日本の薬剤師の現状とドイツ・アメリカとの違い(後編)

日本の薬剤師の現状とドイツ・アメリカとの違い(後編)

医療分野には<医薬分業>という考え方があります。 「患者の診察」「薬剤の処方」は医師が行います。 医師の処方せんに基づいて薬剤師が薬剤の調剤や投与をすることです。 元々こういった発想は西洋で発生しました。 西洋諸国では昔、国王などの実権を握っていた人たちが陰謀に荷担する医師によって毒殺されることをさけないといけなかったのです。

だから病気を診察したり死亡診断書を書く医師と、薬を厳しく管理する薬剤師に分けていたのです。 現在の医薬分業の考え方は、ここに由来していますが日本の医薬分業制度は諸外国の整備された制度と比較すると貧弱なのは否めません。

医薬分業の発祥地ドイツでは「PTA」「PKA」という職業があります。 PTAは麻薬の取り扱いや品質試験・夜間対応など責任の伴う仕事をします。 その他はほぼ薬剤師と変わらない仕事をし専門的教育を受けた国家資格です。

PKAは主に発注などの事務業務を行います。 こちらも専門的な教育を受けた国家資格なのです。 調剤からOTCの相談まで、日本において薬局薬剤師がもっとも重視する服薬指導までPTAがこなしています。
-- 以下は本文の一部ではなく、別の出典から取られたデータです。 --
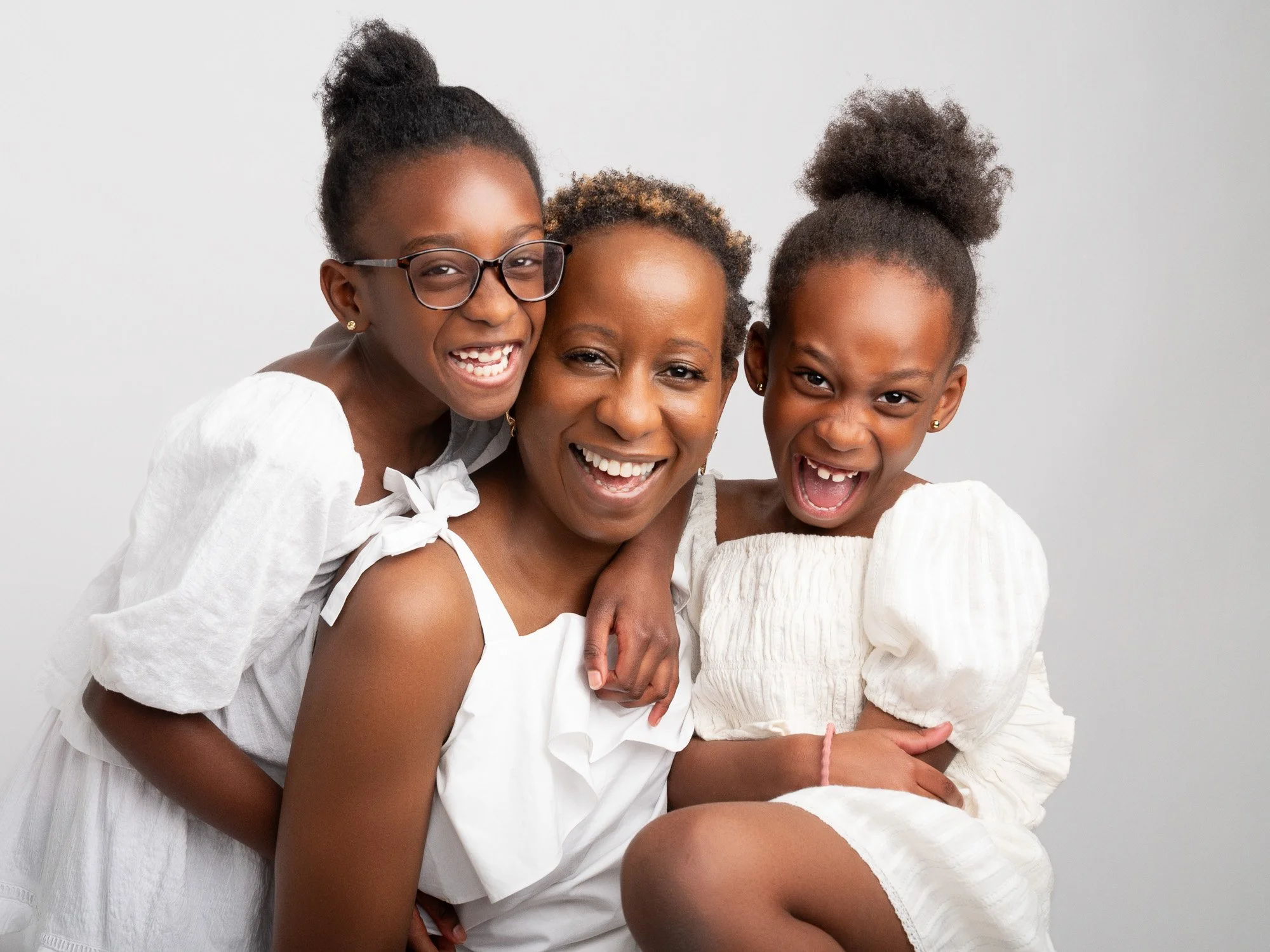Mother smiling with two young daughters, all wearing white dresses, posing together against a plain background.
薬剤師は上記の仕事もしますが、それらの仕事の管理にあたるのが主な仕事です。 病院薬剤部での無菌室での調整も薬剤師がチェックすることになります。 実際の作業を行うのが「PTA」「PKA」といった人たちになります。

ドイツでは10歳頃から大学に行く進学コースに行くかどうかを決定するようです。 高校の成績順で1番か2番のトップクラスのエリートだけが薬学部に入れて費用は掛からず無償です。 医師と同じレベルのスタートになり、薬剤師は大きなステイタスになります。

米国ではどうでしょうか。 医療費がとても高いですから、人々は余程じゃない限り病院には行きません。 軽い病気ならば薬局で薬を買って服用して終わりだから、薬局での取り扱い薬剤の種類は豊富です。
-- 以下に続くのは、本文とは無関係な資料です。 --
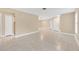 Spacious living area with tile floors and neutral color palette at 911 Silver Palm Way, Apollo Beach, FL 33572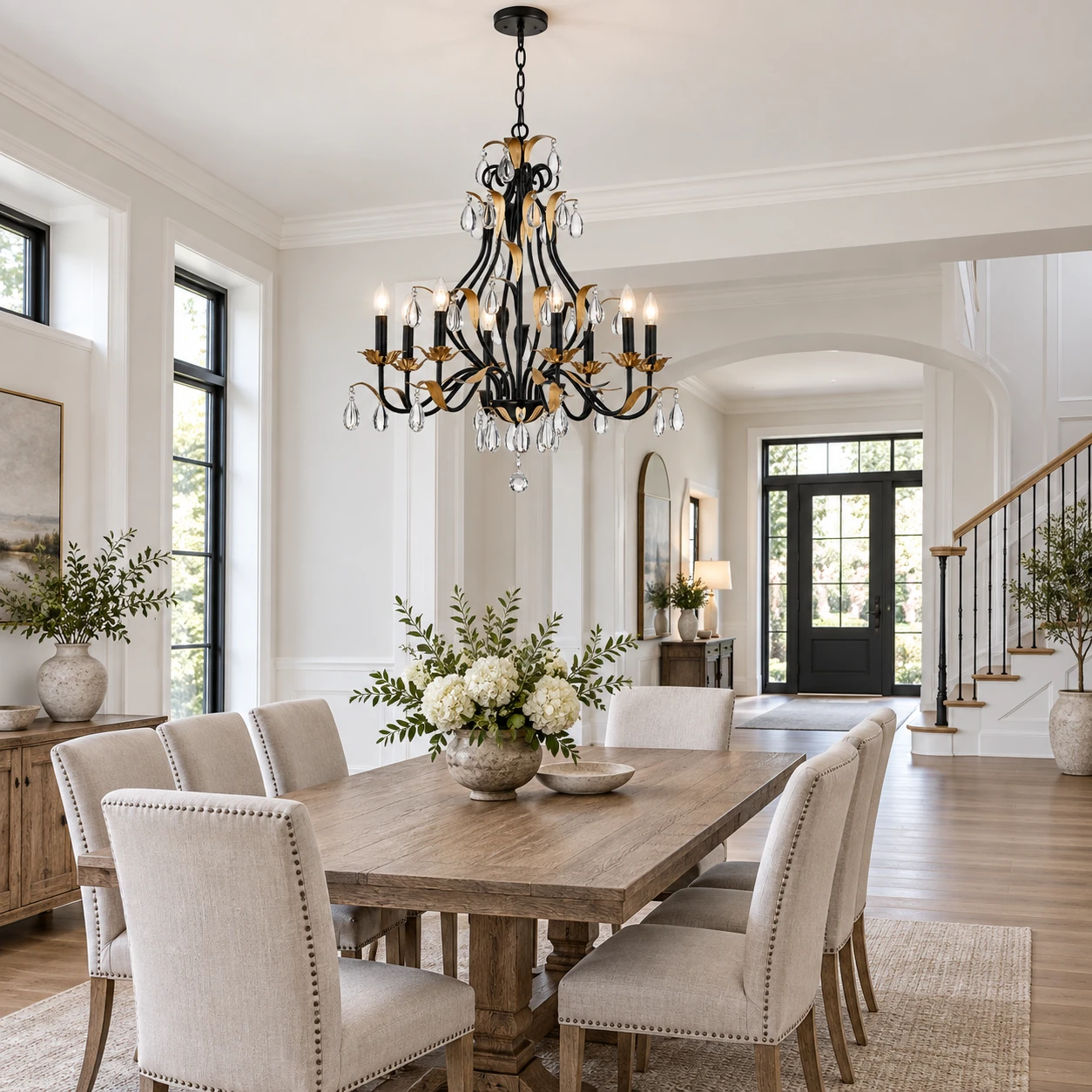 Dining room chandelier above a table in a bright interior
日本ならば病院でないと入手できない薬も市販されています。 取り扱いが難しい薬を手軽に販売できるので薬剤師の責任はとても大きいのです。 患者さまの話をしっかり聞いて適切な薬剤を選ぶことが期待されています。

このように米国でもドイツと同じように薬剤師の地位がとても高いです。 諸外国の薬剤師は強く人々の生活や生命と背中合わせになっているのです。 以上、日本の薬剤師の現状とドイツ・アメリカとの違いについて説明いたしました。 日本の薬剤師業界の将来に期待することは、薬剤師になった人たちが気持ち良くスキルアップできる環境整備ができることではないでしょうか。